La libération de Méru
par Jean-Pierre Besse, mise à jour le 27 avril 2024
Le mercredi 30 août, on entend le canon. Vers 16 h, on annonce que les troupes des Etats-Unis sont à proximité. Vers 17 h, des Allemands passent avec des canons anti-tanks, du matériel, des pièces d'artillerie d'assez fort calibre. Les soldats sont dans un état pitoyable. Vers 18 h, les tirs redoublent, les rues sont désertes. A 18 h 30, deux motocyclistes du 79 DI descendent la côte de l'hôpital, on acclame les premiers libérateurs.
Vers 19 h, six voitures des troupes alliées viennent jusqu'au coin du Moulin. Sur l'une d'elle, un officier français prévient la foule de ne pas pavoiser et de ne pas manifester, car un retour des Allemands est toujours possible. Un mouvement de panique agite Méru quand deux Allemands traversent à moto la ville.
Le 31 août, les FFI vont au devant des troupes des Etats-Unis et fouillent les anciens cantonnements allemands. A 7 h 45 douze voitures blindées alliées et des jeeps entrent dans la ville. A 9 h une fusillade éclate lors du nettoyage des fonderies où quinze Allemands résistent.
A 9 h 40, les chars traversent la ville, les cloches sonnent, les drapeaux alliés sont sortis aux fenêtres. L'après-midi, "La Ronflante", clique locale, exécute quelques morceaux.
Sources :
L’Écho de Méru, août 1994, quotidien.
Récit de Pierre Brisset,
extrait de La libération de Méru
Mercredi 30 août 1944
La journée est marquante. Cette nuit, on a entendu le canon, mais tout s'est calmé vers les premières heures de la matinée. Au début de la journée, les F.F.I. répandent dans Méru le tract suivant signé du Commandant des F. F. I. de Seine-et-Oise, PHILIPPE.
--- --- ---
▶ [Consigne] Reprenez le récit ci-dessus sur la libération de Méru et poursuivez-le à partir de sa dernière phrase.

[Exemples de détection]
--- --- ---
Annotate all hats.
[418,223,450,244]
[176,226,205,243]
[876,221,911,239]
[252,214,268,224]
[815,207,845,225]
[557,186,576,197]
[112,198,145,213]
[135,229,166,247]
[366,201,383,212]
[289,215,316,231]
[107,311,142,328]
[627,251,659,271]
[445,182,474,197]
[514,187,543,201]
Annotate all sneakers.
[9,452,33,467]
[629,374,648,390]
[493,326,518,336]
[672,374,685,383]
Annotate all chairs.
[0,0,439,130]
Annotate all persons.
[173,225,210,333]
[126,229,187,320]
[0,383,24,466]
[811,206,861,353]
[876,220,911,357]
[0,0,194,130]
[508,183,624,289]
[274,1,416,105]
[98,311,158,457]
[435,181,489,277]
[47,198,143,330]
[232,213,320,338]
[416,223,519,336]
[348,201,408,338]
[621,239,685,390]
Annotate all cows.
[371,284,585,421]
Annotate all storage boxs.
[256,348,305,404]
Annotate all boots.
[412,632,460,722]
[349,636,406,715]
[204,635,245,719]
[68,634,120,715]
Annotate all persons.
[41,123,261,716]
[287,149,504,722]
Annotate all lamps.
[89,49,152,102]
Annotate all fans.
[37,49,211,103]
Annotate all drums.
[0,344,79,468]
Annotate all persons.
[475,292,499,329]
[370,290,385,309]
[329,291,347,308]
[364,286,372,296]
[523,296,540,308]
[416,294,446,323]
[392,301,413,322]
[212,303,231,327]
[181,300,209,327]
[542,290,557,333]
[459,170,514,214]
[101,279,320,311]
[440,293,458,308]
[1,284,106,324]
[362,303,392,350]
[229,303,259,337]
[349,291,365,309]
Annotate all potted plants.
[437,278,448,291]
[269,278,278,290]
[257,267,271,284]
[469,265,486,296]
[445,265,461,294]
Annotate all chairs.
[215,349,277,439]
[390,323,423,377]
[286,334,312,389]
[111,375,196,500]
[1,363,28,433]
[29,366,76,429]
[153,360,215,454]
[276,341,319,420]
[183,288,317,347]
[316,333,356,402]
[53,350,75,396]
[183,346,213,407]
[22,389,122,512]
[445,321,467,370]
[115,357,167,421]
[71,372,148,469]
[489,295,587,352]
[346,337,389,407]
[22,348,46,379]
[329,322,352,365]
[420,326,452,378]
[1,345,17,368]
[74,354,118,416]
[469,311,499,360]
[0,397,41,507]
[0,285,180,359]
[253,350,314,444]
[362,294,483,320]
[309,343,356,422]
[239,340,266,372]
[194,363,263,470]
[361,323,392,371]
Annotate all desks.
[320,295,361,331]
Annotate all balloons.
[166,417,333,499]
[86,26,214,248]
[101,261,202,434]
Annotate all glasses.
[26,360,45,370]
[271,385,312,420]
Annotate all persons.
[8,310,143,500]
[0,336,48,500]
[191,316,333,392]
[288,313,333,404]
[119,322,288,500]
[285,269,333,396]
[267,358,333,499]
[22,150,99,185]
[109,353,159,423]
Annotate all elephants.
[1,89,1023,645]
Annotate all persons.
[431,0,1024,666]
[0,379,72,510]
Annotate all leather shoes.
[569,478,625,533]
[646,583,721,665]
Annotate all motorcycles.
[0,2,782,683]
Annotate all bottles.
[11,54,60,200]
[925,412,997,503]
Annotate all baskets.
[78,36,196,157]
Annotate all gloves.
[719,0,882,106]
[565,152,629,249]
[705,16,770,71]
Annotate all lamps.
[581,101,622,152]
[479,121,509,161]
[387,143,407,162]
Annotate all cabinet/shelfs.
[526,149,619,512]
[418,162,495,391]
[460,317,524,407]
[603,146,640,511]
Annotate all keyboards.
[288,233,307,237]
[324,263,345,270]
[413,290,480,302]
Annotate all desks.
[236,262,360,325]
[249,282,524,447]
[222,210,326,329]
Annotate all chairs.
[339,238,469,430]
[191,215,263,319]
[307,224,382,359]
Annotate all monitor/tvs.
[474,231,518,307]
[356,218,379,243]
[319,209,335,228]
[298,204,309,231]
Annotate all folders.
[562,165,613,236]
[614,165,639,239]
--- --- ---
▶ [Réponse attendue]
République Française Armée Française
AVIS A LA POPULATION
Étant donné l'importance des évènements en cours, et les conséquences extrêmement graves que peut entraîner tout acte inconsidéré, je décide de prendre les mesures suivantes : « Toute personne qui sera convaincue d’avoir soit par par trahison, soit par lâcheté, soit par imprudence, soit par paroles inconsidérées, contribué à l’arrestation de patriotes ou de soldats de l'armée de libération, sera immédiatement exécutée. » Tout propagateur de fausses nouvelles sera considéré et puni comme agent de l'ennemi. Chacun est tenu d'héberger les formations régulières des Forces Françaises de l’intérieur qui lui demanderont asile. En libérant PARIS et plus d'un tiers du territoire de la Métropole, les Forces Françaises de l’intérieur qui opèrent en liaison étroite avec les Alliés, viennent de prouver qu'elles sont désormais plus puissantes que l'armée allemande.
LA FRANCE EST EN GUERRE.
En Seine-et-Oise, Août 1944
Le Commandant des Forces Françaises de l’intérieur dans Seine-et-Oise PHILIPPE
Dans la matinée, il passe quelques voitures allemandes, une roulante s'installe même chez Madame Pauchet. A 12h10, on entend brusquement des crépitements qui évoquent le bruit d'un combat de rues. Les artères méruviennes se vident, les magasins ferme leurs rideaux, les particuliers leurs volets. Une grosse fumée jaunâtre s'élève : il s'agit du hangar à paille de la route de La Villeneuve que les Allemands viennent d’incendier. Le tocsin sonne. Les pompiers sont alertés pour prévenir tout risque de propagation à la ferme Duchatel. Bientôt l’affaire est terminée.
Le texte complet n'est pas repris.